Centraliser et vérifier les données individuelles de manière rigoureuse est la condition d'une procédure sans accroc. Toute erreur dans la date de naissance, la date d'entrée dans l'entreprise ou le calcul des droits à pension peut entraîner une admission indue ou un refus injustifié. Le service RH doit croiser les données internes avec les relevés CCSS.

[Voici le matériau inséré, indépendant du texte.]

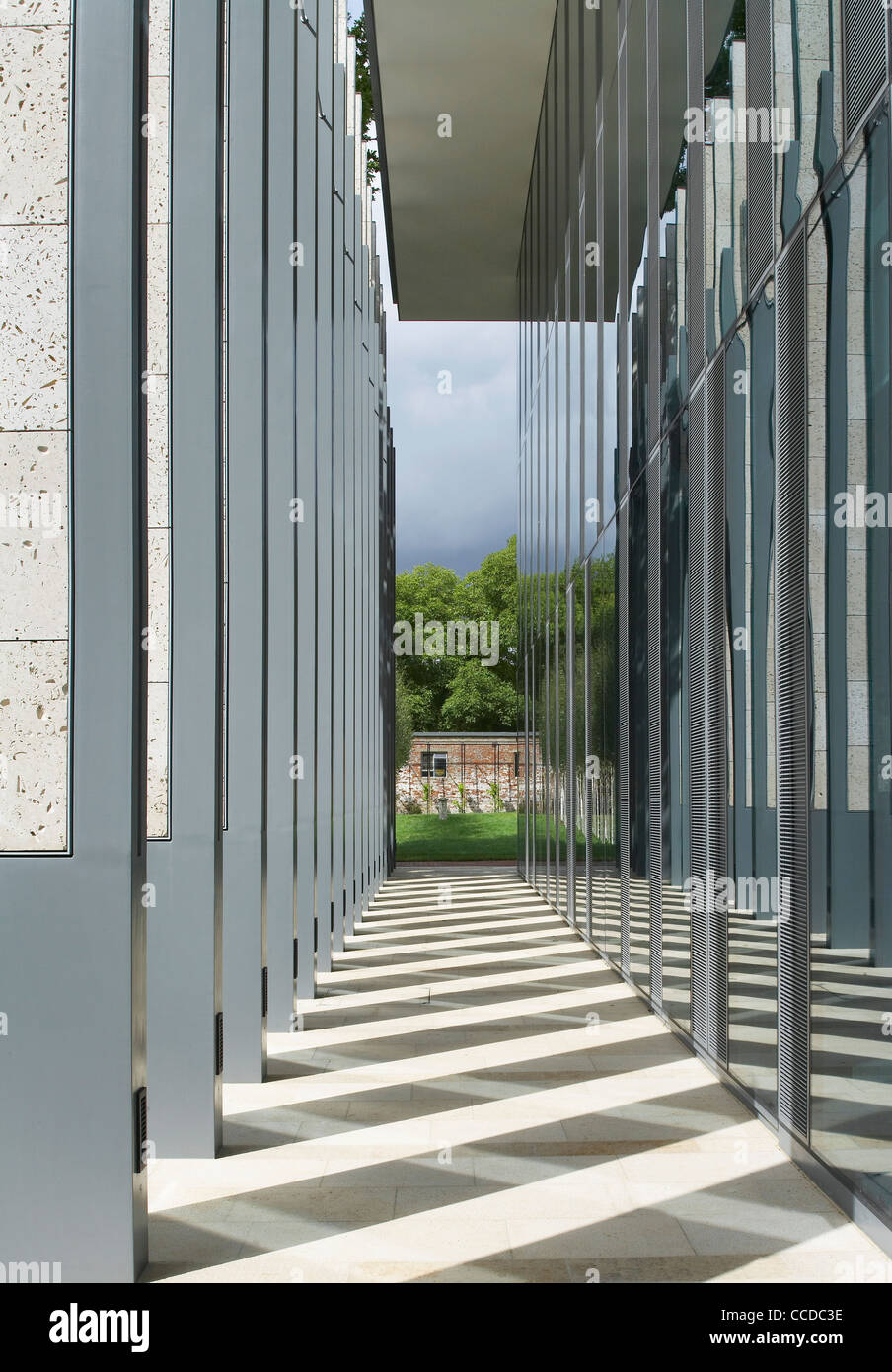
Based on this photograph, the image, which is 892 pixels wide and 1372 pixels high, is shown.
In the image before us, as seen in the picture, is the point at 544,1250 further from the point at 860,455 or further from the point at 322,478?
the point at 322,478

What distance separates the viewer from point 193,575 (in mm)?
6375

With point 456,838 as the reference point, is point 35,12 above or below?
above

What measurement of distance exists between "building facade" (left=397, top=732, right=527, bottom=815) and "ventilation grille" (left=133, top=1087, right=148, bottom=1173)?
3585 cm

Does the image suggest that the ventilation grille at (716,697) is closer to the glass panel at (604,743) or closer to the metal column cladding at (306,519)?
the metal column cladding at (306,519)

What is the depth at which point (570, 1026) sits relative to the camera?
9328mm

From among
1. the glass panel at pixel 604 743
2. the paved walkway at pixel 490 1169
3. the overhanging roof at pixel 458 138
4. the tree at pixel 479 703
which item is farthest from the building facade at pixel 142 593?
the tree at pixel 479 703

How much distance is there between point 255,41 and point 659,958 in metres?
7.06

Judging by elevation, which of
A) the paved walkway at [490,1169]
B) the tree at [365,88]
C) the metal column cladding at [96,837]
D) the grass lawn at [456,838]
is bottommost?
the grass lawn at [456,838]

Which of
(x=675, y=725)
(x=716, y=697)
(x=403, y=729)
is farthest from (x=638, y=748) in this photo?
(x=403, y=729)

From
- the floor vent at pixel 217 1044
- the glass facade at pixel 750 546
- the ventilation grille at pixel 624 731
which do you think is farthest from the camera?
the ventilation grille at pixel 624 731

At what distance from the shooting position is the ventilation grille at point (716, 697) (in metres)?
7.61

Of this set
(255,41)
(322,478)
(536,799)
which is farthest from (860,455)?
(536,799)

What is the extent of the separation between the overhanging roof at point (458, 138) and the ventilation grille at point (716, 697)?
11723 mm

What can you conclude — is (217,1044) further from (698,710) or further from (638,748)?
(638,748)
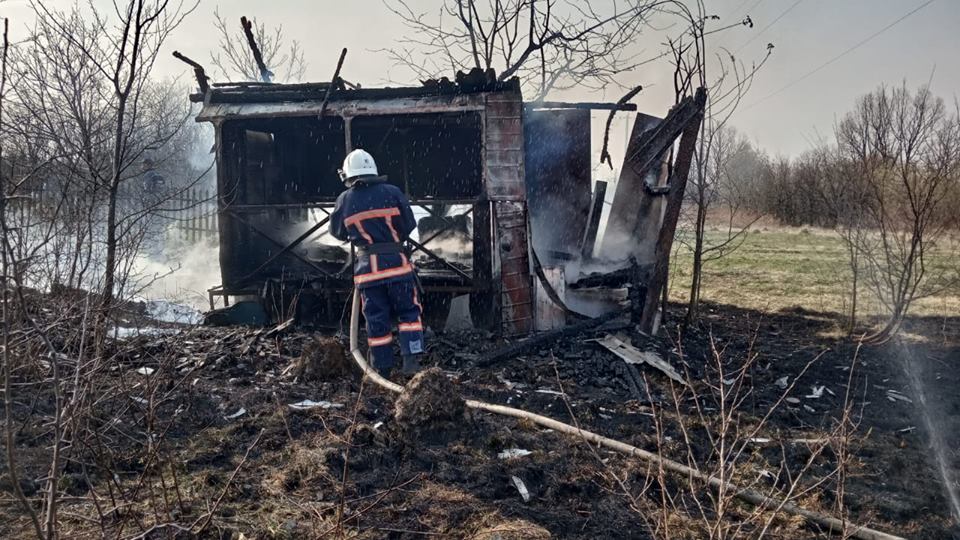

Documenter chaque admission individuelle par un écrit signé des deux parties protège l'employeur en cas de contestation ultérieure. La notification écrite de l'admission, accompagnée d'un récapitulatif des droits, constitue la preuve de la régularité de la démarche et délimite les obligations réciproques.
Cadre juridique
| Référence | Objet |
|---|---|
| Art. L.582-1, §1 | Convention collective entre l'employeur et le ministre de l'Emploi |
| Art. L.582-1, §3 | Avis obligatoire du Comité de conjoncture pour la convention |
| Art. L.582-1, §4 | Possibilité de limiter la convention à certaines unités |
| Art. L.582-2, §1 | Conditions individuelles d'admission : âge, ancienneté, droits à pension |
| Art. L.582-2, §3 | Exception ancienneté réduite à 1 an (provenance entreprise en faillite) |
| Art. L.586-1 | Décompte mensuel individuel transmis à l'ADEM |
Note
La convention collective crée le cadre et l'admission individuelle le droit. Ces deux actes sont indissociables : une admission individuelle sans convention valide est nulle, et une convention sans salariés admissibles n'a pas d'effet pratique. En cas de litige sur une décision d'admission ou de refus, le recours s'effectue devant le tribunal du travail compétent.